Arithmetic and geometry of a K3 surface emerging from virtual corrections to Drell--Yan scattering
Marco Besier, Dino Festi, Michael Harrison, Bartosz Naskrecki
TL;DR
The paper resolves a key geometric question arising from two-loop EW–QCD corrections to Drell--Yan scattering by showing the associated hypersurface $X_{DY}$ is birational to a K3 surface with a rich Picard lattice: $\rho(\overline{S})=19$, $\operatorname{disc}(\operatorname{Pic}(\overline{S}))=24$, and discriminant group $(\mathbb{Z}/2\mathbb{Z})^2\times(\mathbb{Z}/6\mathbb{Z})$. It provides two independent computations of the Picard lattice, constructs an explicit Shioda--Inose structure connecting the K3 surface to a pair of elliptic curves, and analyzes the elliptic fibrations and their Mordell--Weil groups to obtain a concrete $\mathrm{NS}(\overline{S})$ basis.

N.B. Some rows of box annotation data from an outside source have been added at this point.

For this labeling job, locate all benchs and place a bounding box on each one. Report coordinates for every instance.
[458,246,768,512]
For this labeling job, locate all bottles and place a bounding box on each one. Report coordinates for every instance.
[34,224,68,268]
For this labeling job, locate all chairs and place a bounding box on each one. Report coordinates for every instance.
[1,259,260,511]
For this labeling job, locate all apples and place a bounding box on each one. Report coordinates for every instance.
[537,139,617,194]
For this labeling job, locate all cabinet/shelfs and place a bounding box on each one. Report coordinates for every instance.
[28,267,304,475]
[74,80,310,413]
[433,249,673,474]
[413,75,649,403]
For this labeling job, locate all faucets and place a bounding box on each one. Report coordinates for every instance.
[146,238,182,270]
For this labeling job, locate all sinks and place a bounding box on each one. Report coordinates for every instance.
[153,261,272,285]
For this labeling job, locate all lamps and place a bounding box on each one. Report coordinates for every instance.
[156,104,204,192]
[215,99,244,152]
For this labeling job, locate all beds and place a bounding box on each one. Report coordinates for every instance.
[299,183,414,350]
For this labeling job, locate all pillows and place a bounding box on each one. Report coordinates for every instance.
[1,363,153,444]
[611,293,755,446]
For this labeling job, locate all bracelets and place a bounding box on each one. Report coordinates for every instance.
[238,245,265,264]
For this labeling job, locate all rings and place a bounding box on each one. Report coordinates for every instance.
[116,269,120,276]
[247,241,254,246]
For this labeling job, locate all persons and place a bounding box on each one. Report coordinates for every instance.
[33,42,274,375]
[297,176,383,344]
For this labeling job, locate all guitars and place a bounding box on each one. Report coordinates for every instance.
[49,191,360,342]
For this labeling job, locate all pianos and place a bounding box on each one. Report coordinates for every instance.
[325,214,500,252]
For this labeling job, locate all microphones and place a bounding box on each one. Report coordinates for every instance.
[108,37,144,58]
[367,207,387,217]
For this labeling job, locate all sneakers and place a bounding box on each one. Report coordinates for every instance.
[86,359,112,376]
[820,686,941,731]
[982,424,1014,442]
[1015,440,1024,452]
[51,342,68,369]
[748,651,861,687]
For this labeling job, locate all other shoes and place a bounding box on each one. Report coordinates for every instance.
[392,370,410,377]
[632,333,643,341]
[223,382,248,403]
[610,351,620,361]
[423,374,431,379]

The work further computes the Brauer group, discusses supersingular reductions, and presents a second, fibrational route to the Picard lattice, including a detailed height-pairing analysis and a discriminant computation that culminates in a transparent lattice decomposition $N= L\oplus U$ with $\operatorname{disc}(L)=-24$ and $\operatorname{disc}(U)=-1$. These results illuminate the interplay between perturbative quantum-field-theory integrals and algebraic geometry, offering a pathway to express Drell--Yan master integrals via elliptic or modular structures. Overall, the paper advances both the mathematical understanding of K3 surfaces arising from physics-inspired square roots and the potential for applying elliptic-fibration methods to high-precision Feynman integral computations.
Abstract
We study a K3 surface, which appears in the two-loop mixed electroweak-quantum chromodynamic virtual corrections to Drell--Yan scattering. A detailed analysis of the geometric Picard lattice is presented, computing its rank and discriminant in two independent ways: first using explicit divisors on the surface and then using an explicit elliptic fibration. We also study in detail the elliptic fibrations of the surface and use them to provide an explicit Shioda--Inose structure. Moreover, we point out the physical relevance of our results.